Korban diduga menjadi korban penganiayaan berat oleh orang tak dikenal (OTK). Dari hasil pemeriksaan awal, lebih dari 20 luka tusuk ditemukan di tubuh korban, yang diduga akibat senjata tajam jenis pisau.

Kepala Desa Pekondoh, Firlizanni, membenarkan bahwa korban adalah warganya.
“Saya belum bisa memberikan keterangan lebih jelas karena masih ditangani pihak kepolisian. Namun yang jelas korban merupakan warga Desa Pekondoh dan diduga menjadi korban pembunuhan,” ujarnya, Minggu (31/8/2025).

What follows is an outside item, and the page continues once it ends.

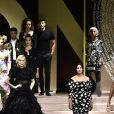 Eva Herzigova et Monica Bellucci lors du défilé Dolce & Gabbana pour la collection Prêt-à-Porter Printemps/Eté 2019 lors de la Fashion Week de Milan, Italie, le 23 septembre 2018.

Keluarga korban sangat terpukul atas kejadian ini. Mereka berharap aparat kepolisian segera mengusut tuntas kasus tersebut.

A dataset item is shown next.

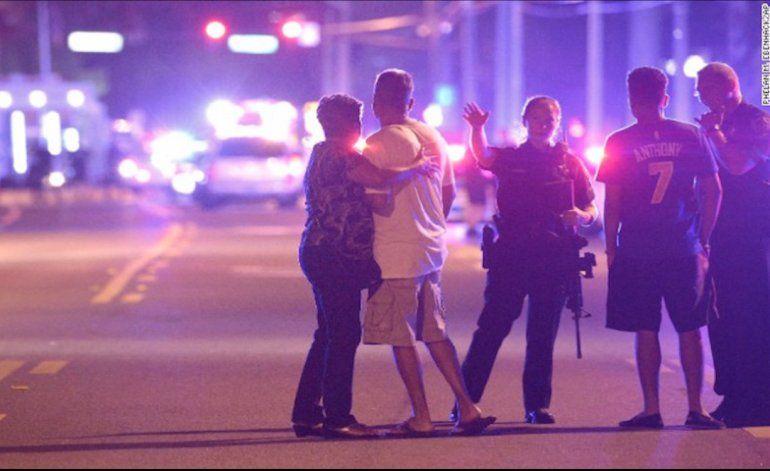 Varios muertos y decenas de heridos por un tiroteo en un club gay de Orlando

“Kami sangat berharap polisi bisa mengungkap siapa pelakunya. Kami ingin keadilan untuk keluarga kami,” ungkap salah satu anggota keluarga dengan penuh emosi.

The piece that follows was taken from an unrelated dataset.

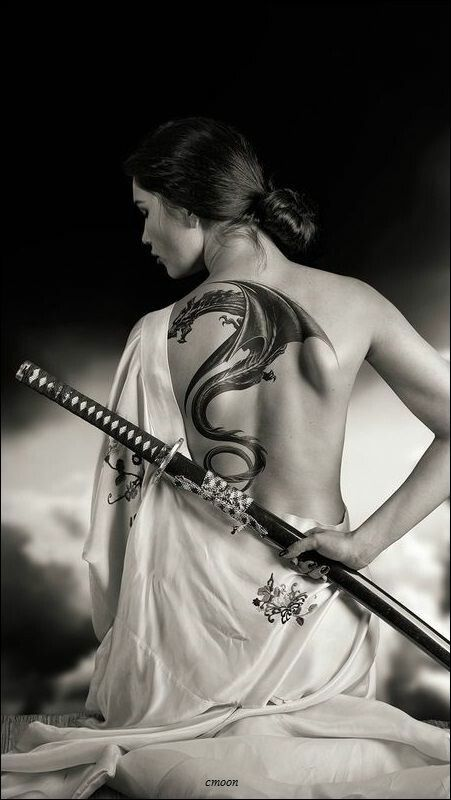 the girl with the dragon tattoo | Samurai art, Asian tattoos, Katana girl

Jenazah korban sebelumnya dievakuasi ke rumah sakit untuk proses visum, sebelum akhirnya dimakamkan. Hingga kini, aparat kepolisian dari Polres Pesawaran masih melakukan penyelidikan, memeriksa sejumlah saksi, dan mengumpulkan bukti di lokasi kejadian. (Oby)

Kasus ini masih dalam proses penyidikan lebih lanjut.